I had hoped to write about the Moving Hearts Project in London as it happened, but it turns out I need recollection time to do that sort of thing, and that sort of time has been in short supply. Other kinds of blogging, including brief notes about my reading and perhaps a little translation, don’t have quite the same needs.
Today we visited the Capela dos Ossos (Chapel of Bones) attached to the Church of São Francisco in Evora, Portugal. The chapel was built in the 17th century, with walls and pillars covered with thousands of human bones, including skulls. It’s beautiful in an inner-city tattoo kind of way, but very creepy, especially when you realise that the bones were dug up from cemeteries connected to the church. The makers, however unthinkingly disrespectful to the graves they robbed, had pious intentions. The chapel is meant as an over-the-top memento mori.
A poem by Padre António da Ascenção Teles, a local parish priest in the mid 19th century, is displayed in the chapel to help us tourists understand the pious intent. (I’ve also included it, in Portuguese, at the end of this post.) It’s a sonnet, so how could I resist having a bash at a version (helped of course, since I don’t speak or read Portuguese, by the literal, non-rhyming English version also on display in the chapel, which you can see here). My title is the message carved in the stone over the entrance to the chapel.

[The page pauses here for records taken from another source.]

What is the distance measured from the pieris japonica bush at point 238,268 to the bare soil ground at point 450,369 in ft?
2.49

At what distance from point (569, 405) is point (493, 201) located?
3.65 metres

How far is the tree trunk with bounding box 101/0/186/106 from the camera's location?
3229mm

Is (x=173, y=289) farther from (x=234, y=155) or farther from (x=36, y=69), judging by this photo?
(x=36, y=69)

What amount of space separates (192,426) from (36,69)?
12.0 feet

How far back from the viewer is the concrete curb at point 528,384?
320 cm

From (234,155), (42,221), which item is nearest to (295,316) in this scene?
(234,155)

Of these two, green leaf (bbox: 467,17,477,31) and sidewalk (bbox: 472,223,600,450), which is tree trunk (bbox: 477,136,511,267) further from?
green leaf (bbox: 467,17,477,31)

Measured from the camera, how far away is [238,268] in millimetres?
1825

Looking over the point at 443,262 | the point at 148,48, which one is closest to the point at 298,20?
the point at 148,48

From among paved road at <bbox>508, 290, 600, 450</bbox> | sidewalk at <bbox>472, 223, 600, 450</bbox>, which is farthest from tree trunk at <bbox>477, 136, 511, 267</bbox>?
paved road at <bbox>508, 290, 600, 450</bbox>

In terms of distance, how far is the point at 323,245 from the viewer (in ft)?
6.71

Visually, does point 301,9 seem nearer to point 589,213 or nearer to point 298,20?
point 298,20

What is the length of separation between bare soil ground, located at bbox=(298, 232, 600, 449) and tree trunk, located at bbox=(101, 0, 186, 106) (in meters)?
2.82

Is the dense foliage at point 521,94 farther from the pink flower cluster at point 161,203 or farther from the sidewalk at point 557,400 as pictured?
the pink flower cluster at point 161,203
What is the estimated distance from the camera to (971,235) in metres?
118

Nos ossos qui aqui estamos pelos vossos esperamos / We bones who are here are waiting for yours Where are you rushing to, sightseer? Stop now. Ignore the guidebook's patter. Nothing that's in there can matter more than what you see right here. Billions have gone, no longer breathing, and you'll end pretty much the same. Ignore this? That would be a shame. For every life, death is a key thing. Shopping, selfies, news with noddies, tweets of Trump and deeds of Dutton: who remembers we're all bodies? Just look. These walls, though they're bizarre, can reset your attention button. Stop. Remember what you are.

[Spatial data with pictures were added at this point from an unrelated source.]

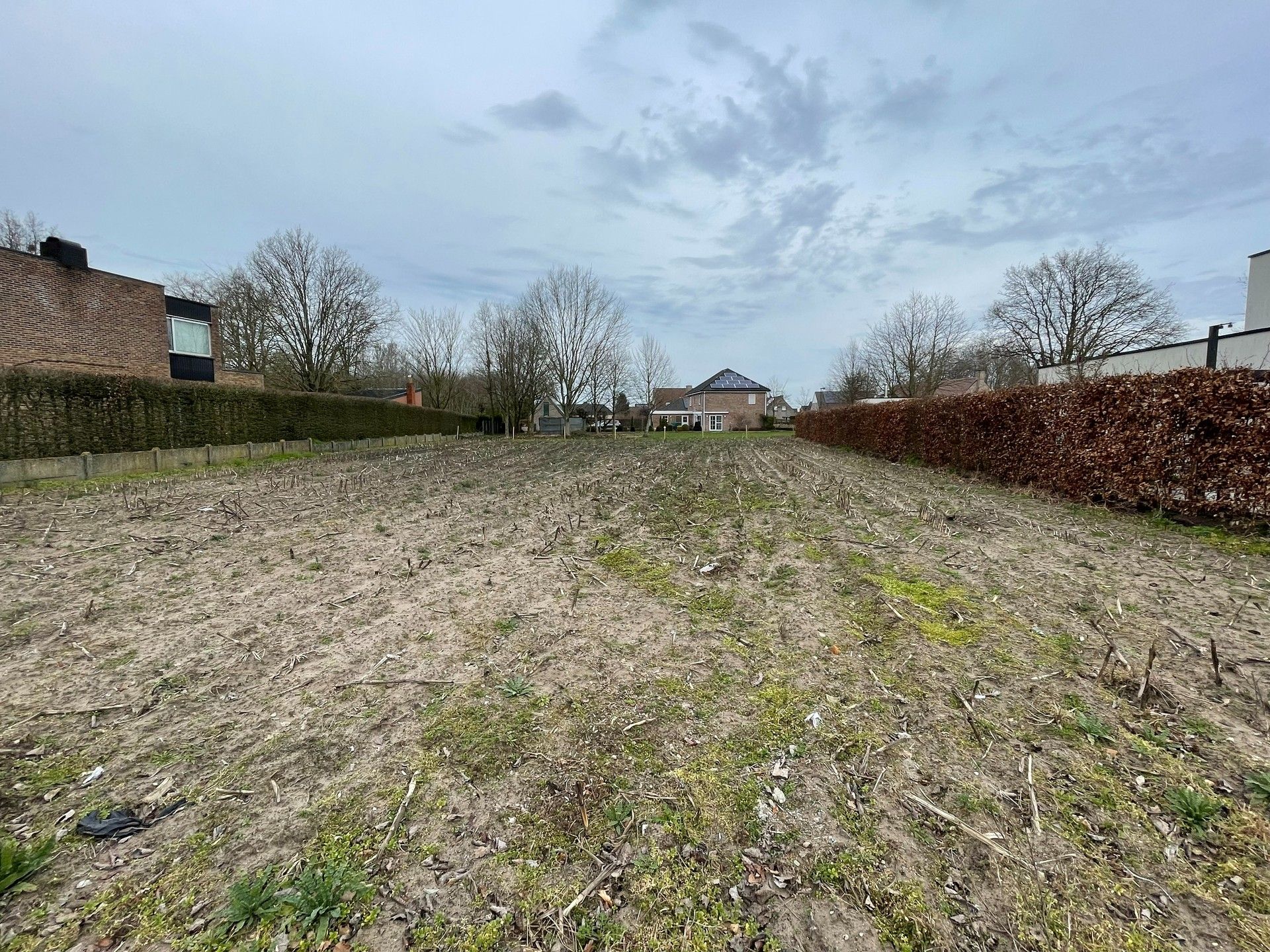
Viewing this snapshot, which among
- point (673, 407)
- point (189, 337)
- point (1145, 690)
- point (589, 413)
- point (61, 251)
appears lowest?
point (1145, 690)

The original, by Fr. António da Ascenção Teles:
Aonde vais, caminhante, acelerado? Pára...não prossigas mais avante; Negócio, não tens mais importante, Do que este, à tua vista apresentado. Recorda quantos desta vida têm passado, Reflecte em que terás fim semelhante, Que para meditar causa é bastante Terem todos mais nisto parado. Pondera, que influido d'essa sorte, Entre negociações do mundo tantas, Tão pouco consideras na morte; Porém, se os olhos aqui levantas, Pára ... porque em negócio deste porte, Quanto mais tu parares, mais adiantas.

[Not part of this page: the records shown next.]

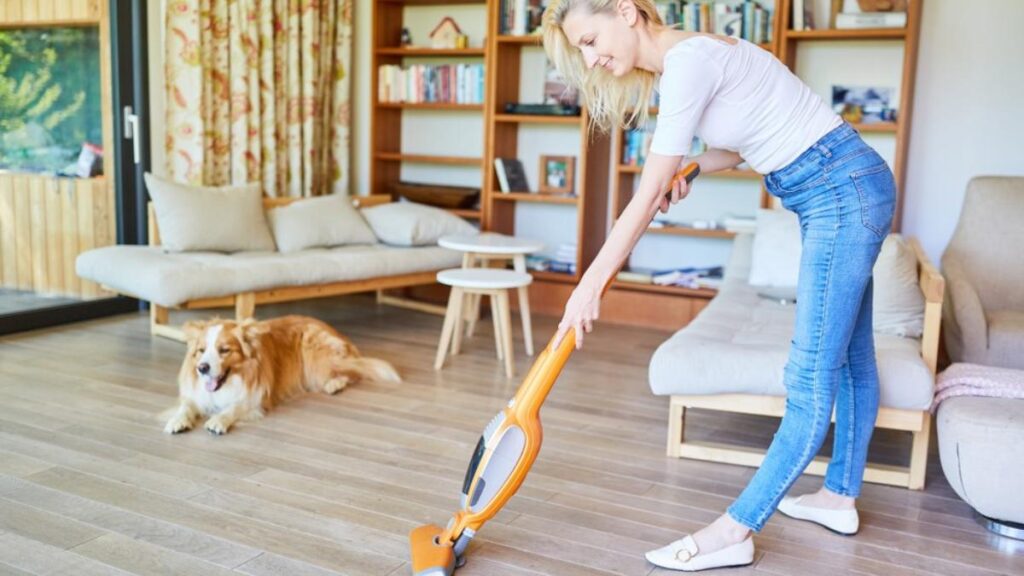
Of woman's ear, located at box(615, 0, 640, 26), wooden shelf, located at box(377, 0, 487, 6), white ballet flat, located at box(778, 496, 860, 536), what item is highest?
wooden shelf, located at box(377, 0, 487, 6)

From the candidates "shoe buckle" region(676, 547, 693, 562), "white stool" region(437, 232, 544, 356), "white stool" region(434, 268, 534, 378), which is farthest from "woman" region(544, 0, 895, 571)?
"white stool" region(437, 232, 544, 356)

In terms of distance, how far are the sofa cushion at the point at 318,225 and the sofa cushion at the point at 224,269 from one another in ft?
0.29

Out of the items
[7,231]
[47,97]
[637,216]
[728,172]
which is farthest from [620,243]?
[47,97]

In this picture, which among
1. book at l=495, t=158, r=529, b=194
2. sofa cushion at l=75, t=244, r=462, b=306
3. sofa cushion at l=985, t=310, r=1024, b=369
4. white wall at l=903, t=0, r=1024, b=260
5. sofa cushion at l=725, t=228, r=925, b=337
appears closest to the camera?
sofa cushion at l=725, t=228, r=925, b=337

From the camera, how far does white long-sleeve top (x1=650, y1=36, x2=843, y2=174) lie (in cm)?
174

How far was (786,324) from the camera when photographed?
3.23m

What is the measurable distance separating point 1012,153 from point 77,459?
4.18 metres

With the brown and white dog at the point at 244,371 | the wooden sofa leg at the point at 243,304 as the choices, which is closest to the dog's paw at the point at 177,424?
the brown and white dog at the point at 244,371

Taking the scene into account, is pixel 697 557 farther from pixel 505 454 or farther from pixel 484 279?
pixel 484 279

Gosh. Can’t quite see anyone getting away with something similar nowadays…
Yes, Lisa, that’s pretty much my first thought! A friend has challenged my assumption that this was done thoughtlessly, saying that the chapel may have been built as a community thing. Maybe, but it seems much more likely to me that the friars just assumed that the community would support such a pious undertaking.
Is it possible that there were vestiges of an old religion that had a similar sort of rite? Like those animist places in Indonesia where they put the skeletons on display?
Maybe, but this feels very different from that, even from the 4th century catacombs we visited in Malta, where people were buried en masse, and walked on by later visitors.